Four factors are associated with neurocognitive decline in people living with HIV with an undetectable viral load, investigators from Canada report in the online edition of the Journal of Acquired Immune Deficiency Syndromes. The strongest individual risk factor was impaired kidney function, indicated by eGFR < 50ml/min. People with all four risk factors had a 95% risk of neurocognitive decline over three years, compared to a 2% risk for people with no risk factors.

“The personalized risk index included four clinical factors that were significant predictors of neurocognitive decline,” comment the authors. “Lower eGFR was the strongest predictor.”

Neurocognitive changes such as memory loss, inability to remember words, loss of verbal fluency, poor concentration and inability to take in new information or make complex decisions are features of ageing, but happen at different speeds for different people. A number of health conditions may have an impact on neurocognitive function.

There is a body of research suggesting that people with HIV remain at increased risk of neurocognitive decline, even when they are taking effective antiretroviral therapy and have an undetectable viral load. The risk factors for decline in these people are uncertain. Identification of such risk factors could assist the development of targeted interventions to prevent avoidable declines.

Investigators from McGill University, Canada, therefore designed a prospective study involving 191 HIV-positive adults, all with a controlled viral load. Their aim was to determine the baseline socio-demographic, clinical, biological and lifestyle factors associated with neurocognitive decline.
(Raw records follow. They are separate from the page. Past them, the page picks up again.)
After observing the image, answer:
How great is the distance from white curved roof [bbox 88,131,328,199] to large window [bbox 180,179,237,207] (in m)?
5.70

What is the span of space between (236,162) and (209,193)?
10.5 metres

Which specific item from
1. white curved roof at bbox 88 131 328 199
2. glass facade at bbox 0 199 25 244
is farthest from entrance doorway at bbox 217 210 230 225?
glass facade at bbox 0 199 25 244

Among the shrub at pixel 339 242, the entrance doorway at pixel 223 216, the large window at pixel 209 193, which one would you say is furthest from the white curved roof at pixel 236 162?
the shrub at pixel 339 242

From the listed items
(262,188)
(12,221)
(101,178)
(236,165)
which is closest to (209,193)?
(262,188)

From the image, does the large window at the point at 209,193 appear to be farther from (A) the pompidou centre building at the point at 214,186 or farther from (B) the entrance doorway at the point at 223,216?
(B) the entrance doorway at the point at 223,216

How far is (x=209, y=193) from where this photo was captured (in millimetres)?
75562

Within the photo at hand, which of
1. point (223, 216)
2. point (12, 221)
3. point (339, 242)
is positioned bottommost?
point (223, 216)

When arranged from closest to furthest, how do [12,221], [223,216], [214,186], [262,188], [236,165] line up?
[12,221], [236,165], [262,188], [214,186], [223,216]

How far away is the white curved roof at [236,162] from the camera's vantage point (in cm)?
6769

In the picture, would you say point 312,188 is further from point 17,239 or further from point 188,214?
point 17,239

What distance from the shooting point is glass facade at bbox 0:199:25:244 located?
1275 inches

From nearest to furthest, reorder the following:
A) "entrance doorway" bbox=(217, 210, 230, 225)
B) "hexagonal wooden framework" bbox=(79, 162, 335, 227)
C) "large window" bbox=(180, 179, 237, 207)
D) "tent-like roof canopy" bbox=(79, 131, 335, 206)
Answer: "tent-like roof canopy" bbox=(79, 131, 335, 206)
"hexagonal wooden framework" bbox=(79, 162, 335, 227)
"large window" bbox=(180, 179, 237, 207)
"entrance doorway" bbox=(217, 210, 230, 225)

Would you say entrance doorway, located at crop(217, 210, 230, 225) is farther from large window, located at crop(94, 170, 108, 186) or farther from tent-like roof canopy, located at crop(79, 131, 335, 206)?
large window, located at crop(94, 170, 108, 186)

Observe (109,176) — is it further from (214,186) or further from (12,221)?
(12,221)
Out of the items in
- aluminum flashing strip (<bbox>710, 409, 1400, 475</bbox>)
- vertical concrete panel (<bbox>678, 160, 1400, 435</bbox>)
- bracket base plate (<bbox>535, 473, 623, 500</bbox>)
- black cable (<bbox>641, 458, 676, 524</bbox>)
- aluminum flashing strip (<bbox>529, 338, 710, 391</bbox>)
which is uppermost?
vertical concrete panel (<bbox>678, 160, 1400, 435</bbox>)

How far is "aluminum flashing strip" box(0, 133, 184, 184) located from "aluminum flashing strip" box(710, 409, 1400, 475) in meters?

Individuals were monitored for three years. At six-monthly intervals, they underwent a battery of 15 tests to assess neurocognitive function. Individuals who deteriorated by at least 0.5 SD on at least one assessment were defined as having neurocognitive decline.

On entry to the study, the participants had a median age of 45 years, 74% were male and 52% were non-Caucasians. Participants had spent a median of 12 years in education, and had been living with diagnosed HIV infection for a median of ten years. Average current CD4 cell count was 514 cells/mm3. Almost all (94%) were currently taking HIV therapy.

Over three years, 23 people (12%) showed evidence of decline in at least one neurocognitive assessment.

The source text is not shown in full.